>> BEGIN Records supplied

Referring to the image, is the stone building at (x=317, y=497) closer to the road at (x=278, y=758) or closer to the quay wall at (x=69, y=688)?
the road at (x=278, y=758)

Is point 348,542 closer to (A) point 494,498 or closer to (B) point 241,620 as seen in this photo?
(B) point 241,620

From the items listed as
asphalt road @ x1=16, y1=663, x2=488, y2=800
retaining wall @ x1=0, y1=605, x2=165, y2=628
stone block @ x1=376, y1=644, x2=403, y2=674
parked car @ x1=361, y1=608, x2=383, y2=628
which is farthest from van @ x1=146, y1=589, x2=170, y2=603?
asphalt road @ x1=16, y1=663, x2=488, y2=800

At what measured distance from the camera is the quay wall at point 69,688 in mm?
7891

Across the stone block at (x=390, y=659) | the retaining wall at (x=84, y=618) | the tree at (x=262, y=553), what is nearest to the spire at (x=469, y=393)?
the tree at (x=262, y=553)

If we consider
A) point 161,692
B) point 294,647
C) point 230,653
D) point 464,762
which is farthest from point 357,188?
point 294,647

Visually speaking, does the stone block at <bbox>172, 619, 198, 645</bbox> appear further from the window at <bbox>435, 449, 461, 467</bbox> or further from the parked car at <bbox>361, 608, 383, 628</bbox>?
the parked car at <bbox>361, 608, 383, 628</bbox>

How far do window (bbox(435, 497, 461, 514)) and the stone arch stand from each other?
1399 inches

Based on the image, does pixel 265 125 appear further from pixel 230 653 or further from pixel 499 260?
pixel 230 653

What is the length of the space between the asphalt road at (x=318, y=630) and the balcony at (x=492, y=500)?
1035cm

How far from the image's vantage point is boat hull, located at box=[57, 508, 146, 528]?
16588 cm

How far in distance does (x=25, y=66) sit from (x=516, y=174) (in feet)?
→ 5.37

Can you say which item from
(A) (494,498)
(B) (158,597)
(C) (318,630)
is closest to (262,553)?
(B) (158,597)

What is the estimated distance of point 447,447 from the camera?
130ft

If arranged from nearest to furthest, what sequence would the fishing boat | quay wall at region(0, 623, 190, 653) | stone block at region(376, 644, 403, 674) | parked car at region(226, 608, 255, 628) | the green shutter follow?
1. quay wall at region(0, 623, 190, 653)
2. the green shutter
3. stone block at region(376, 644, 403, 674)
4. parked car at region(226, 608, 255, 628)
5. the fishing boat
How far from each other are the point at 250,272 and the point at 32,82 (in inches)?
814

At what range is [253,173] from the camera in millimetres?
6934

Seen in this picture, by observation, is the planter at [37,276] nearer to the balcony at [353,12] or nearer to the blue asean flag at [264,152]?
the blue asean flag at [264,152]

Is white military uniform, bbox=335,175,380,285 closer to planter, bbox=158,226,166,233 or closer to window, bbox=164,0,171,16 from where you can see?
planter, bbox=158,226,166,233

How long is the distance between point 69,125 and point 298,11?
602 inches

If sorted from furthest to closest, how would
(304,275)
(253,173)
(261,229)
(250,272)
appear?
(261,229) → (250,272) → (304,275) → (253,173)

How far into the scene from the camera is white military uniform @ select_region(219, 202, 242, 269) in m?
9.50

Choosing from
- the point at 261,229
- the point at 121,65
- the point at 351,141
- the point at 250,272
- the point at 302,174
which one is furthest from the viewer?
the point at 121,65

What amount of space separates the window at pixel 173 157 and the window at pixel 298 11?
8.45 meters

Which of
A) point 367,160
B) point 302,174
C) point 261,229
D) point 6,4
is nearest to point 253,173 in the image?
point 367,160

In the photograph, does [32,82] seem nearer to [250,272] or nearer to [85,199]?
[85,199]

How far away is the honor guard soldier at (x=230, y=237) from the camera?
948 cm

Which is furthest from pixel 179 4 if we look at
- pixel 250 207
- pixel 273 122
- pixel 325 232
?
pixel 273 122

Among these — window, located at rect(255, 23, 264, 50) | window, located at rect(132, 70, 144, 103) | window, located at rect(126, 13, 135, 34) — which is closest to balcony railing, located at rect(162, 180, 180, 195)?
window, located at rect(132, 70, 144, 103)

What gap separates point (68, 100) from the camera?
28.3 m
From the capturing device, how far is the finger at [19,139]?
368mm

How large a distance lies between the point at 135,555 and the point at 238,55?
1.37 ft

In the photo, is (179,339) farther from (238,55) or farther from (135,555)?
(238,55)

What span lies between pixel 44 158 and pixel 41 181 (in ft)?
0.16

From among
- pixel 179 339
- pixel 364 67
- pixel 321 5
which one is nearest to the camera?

>> END Records supplied

Given request:
Please output every record, keeping each line exact.

Result of the exercise:
Referring to the image, is the stone building at (x=317, y=497) closer to the road at (x=278, y=758) or closer to the quay wall at (x=69, y=688)?
the road at (x=278, y=758)

Is point 348,542 closer to (A) point 494,498 or closer to (B) point 241,620 as seen in this photo?
(B) point 241,620

From the items listed as
asphalt road @ x1=16, y1=663, x2=488, y2=800
retaining wall @ x1=0, y1=605, x2=165, y2=628
stone block @ x1=376, y1=644, x2=403, y2=674
parked car @ x1=361, y1=608, x2=383, y2=628
which is farthest from van @ x1=146, y1=589, x2=170, y2=603?
asphalt road @ x1=16, y1=663, x2=488, y2=800

At what measured distance from the camera is the quay wall at point 69,688 in mm?
7891

Across the stone block at (x=390, y=659) | the retaining wall at (x=84, y=618) | the tree at (x=262, y=553), what is nearest to the spire at (x=469, y=393)?
the tree at (x=262, y=553)

If we consider
A) point 161,692
B) point 294,647
C) point 230,653
D) point 464,762
which is farthest from point 357,188?
point 294,647

Visually speaking, does the stone block at <bbox>172, 619, 198, 645</bbox> appear further from the window at <bbox>435, 449, 461, 467</bbox> or further from the parked car at <bbox>361, 608, 383, 628</bbox>?
the parked car at <bbox>361, 608, 383, 628</bbox>

How far do window (bbox(435, 497, 461, 514)) and the stone arch stand from each other?
1399 inches

Based on the image, does pixel 265 125 appear further from pixel 230 653 or further from pixel 499 260?
pixel 230 653

What is the length of the space between the asphalt road at (x=318, y=630) and the balcony at (x=492, y=500)?
1035cm

How far from the image's vantage point is boat hull, located at box=[57, 508, 146, 528]?
16588 cm

How far in distance does (x=25, y=66) sit from (x=516, y=174) (in feet)?
→ 5.37

Can you say which item from
(A) (494,498)
(B) (158,597)
(C) (318,630)
is closest to (262,553)?
(B) (158,597)

What is the estimated distance of point 447,447 from the camera?
130ft

If arranged from nearest to furthest, what sequence would the fishing boat | quay wall at region(0, 623, 190, 653) | stone block at region(376, 644, 403, 674) | parked car at region(226, 608, 255, 628) | the green shutter follow?
1. quay wall at region(0, 623, 190, 653)
2. the green shutter
3. stone block at region(376, 644, 403, 674)
4. parked car at region(226, 608, 255, 628)
5. the fishing boat
How far from each other are the point at 250,272 and the point at 32,82 (in inches)?
814

At what range is [253,173] from the camera in millimetres?
6934

Seen in this picture, by observation, is the planter at [37,276] nearer to the balcony at [353,12] or nearer to the blue asean flag at [264,152]?
the blue asean flag at [264,152]

Is white military uniform, bbox=335,175,380,285 closer to planter, bbox=158,226,166,233 or closer to window, bbox=164,0,171,16 from where you can see?
planter, bbox=158,226,166,233

How long is the distance between point 69,125 and point 298,11?
602 inches

If sorted from furthest to closest, how would
(304,275)
(253,173)
(261,229)
(250,272)
appear?
(261,229) → (250,272) → (304,275) → (253,173)

How far into the scene from the camera is white military uniform @ select_region(219, 202, 242, 269) in m?
9.50

Choosing from
- the point at 261,229
- the point at 121,65
- the point at 351,141
- the point at 250,272
- the point at 302,174
which one is furthest from the viewer?
the point at 121,65

What amount of space separates the window at pixel 173 157 and the window at pixel 298 11?
8.45 meters

Which of
A) point 367,160
B) point 302,174
C) point 261,229
D) point 6,4
is nearest to point 253,173 in the image?
point 367,160

In the photograph, does [32,82] seem nearer to [250,272] or nearer to [85,199]?
[85,199]

How far away is the honor guard soldier at (x=230, y=237) from the camera?
948 cm

Which is furthest from pixel 179 4 if we look at
- pixel 250 207
- pixel 273 122
- pixel 325 232
?
pixel 273 122

Among these — window, located at rect(255, 23, 264, 50) | window, located at rect(132, 70, 144, 103) | window, located at rect(126, 13, 135, 34) — which is closest to balcony railing, located at rect(162, 180, 180, 195)?
window, located at rect(132, 70, 144, 103)

What gap separates point (68, 100) from the camera?
28.3 m
From the capturing device, how far is the finger at [19,139]?
368mm

How large a distance lies between the point at 135,555 and the point at 238,55?
1.37 ft

In the photo, is (179,339) farther from (238,55) or farther from (135,555)?
(238,55)

What span lies between pixel 44 158 and pixel 41 181 (in ft)?
0.16

From among
- pixel 179 339
- pixel 364 67
- pixel 321 5
which one is nearest to the camera?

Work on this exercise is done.